**BRIEF**
List each line of the data below that contains the word "scene".

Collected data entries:

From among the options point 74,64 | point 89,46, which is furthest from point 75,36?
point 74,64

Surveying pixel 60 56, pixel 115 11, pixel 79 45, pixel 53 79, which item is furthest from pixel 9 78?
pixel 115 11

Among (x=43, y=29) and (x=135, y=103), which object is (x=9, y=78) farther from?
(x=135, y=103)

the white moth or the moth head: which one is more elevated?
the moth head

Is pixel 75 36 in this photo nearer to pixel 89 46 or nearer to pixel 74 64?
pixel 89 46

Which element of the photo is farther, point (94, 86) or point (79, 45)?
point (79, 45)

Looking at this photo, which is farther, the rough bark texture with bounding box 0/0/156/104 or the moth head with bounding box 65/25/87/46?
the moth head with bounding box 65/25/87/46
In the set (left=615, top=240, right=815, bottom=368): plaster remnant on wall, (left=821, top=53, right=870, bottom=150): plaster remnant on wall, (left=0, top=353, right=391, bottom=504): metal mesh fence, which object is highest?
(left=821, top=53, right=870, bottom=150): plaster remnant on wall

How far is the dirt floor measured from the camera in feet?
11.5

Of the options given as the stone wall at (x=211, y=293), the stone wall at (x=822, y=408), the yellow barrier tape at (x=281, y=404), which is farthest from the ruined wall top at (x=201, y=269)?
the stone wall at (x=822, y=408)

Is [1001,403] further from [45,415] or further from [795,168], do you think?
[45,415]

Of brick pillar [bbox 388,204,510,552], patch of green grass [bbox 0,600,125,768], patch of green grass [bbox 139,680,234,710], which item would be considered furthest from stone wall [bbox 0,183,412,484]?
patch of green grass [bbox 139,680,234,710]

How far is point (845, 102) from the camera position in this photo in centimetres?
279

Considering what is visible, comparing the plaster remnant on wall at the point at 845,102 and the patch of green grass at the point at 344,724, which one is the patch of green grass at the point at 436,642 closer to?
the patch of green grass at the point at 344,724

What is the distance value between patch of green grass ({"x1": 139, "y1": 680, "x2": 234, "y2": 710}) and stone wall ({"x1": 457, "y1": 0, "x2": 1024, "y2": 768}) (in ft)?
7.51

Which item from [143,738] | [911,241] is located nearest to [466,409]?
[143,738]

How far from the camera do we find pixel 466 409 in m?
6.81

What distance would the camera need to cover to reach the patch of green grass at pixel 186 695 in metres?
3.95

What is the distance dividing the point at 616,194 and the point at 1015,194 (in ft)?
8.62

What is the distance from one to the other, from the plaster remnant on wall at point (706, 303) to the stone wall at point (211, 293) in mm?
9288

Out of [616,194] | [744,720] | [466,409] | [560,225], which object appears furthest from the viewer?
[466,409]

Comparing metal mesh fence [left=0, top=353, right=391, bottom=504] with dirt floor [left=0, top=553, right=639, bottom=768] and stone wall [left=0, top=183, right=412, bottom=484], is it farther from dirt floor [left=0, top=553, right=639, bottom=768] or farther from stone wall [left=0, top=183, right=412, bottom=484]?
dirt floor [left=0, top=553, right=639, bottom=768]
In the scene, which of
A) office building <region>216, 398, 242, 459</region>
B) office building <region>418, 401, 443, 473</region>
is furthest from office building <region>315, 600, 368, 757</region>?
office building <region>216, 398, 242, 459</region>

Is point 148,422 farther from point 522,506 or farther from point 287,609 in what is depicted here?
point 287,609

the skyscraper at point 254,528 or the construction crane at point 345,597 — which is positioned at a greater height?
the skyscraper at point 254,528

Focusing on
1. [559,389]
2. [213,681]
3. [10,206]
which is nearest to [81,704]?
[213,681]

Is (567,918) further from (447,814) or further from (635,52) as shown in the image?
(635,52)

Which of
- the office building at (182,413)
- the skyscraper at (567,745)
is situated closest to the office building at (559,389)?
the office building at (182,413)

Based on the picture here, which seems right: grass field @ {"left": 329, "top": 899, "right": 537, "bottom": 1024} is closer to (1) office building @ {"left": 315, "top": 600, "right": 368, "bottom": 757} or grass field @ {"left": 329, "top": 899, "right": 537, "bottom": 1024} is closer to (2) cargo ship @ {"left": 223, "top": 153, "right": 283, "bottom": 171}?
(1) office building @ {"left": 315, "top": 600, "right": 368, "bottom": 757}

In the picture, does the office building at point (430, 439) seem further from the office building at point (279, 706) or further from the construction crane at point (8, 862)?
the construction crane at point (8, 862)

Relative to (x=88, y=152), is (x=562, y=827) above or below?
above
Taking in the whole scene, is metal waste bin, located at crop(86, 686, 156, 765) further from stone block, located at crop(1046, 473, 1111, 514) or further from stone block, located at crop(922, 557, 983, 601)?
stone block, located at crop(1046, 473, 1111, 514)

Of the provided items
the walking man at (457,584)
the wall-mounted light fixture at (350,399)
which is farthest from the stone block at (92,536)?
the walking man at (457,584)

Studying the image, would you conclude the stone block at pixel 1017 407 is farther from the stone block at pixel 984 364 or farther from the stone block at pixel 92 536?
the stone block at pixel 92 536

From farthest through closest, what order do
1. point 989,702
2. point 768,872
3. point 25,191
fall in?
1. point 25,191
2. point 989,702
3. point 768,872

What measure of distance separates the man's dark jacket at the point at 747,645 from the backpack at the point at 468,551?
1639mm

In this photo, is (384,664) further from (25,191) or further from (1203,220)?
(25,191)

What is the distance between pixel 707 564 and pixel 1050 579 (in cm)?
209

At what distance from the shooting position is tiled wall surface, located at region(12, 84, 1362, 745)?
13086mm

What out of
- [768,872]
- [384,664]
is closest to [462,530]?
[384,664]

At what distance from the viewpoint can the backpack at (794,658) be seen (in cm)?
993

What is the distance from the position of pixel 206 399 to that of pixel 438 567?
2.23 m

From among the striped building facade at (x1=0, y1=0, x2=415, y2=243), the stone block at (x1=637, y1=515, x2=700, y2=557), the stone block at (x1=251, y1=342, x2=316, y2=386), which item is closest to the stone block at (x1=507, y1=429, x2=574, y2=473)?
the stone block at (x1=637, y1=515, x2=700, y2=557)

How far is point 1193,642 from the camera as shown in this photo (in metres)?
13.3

**RESPONSE TO THE EXERCISE**
In the scene, which of
Taking in the whole scene, is metal waste bin, located at crop(86, 686, 156, 765) further from stone block, located at crop(1046, 473, 1111, 514) or further from stone block, located at crop(922, 557, 983, 601)?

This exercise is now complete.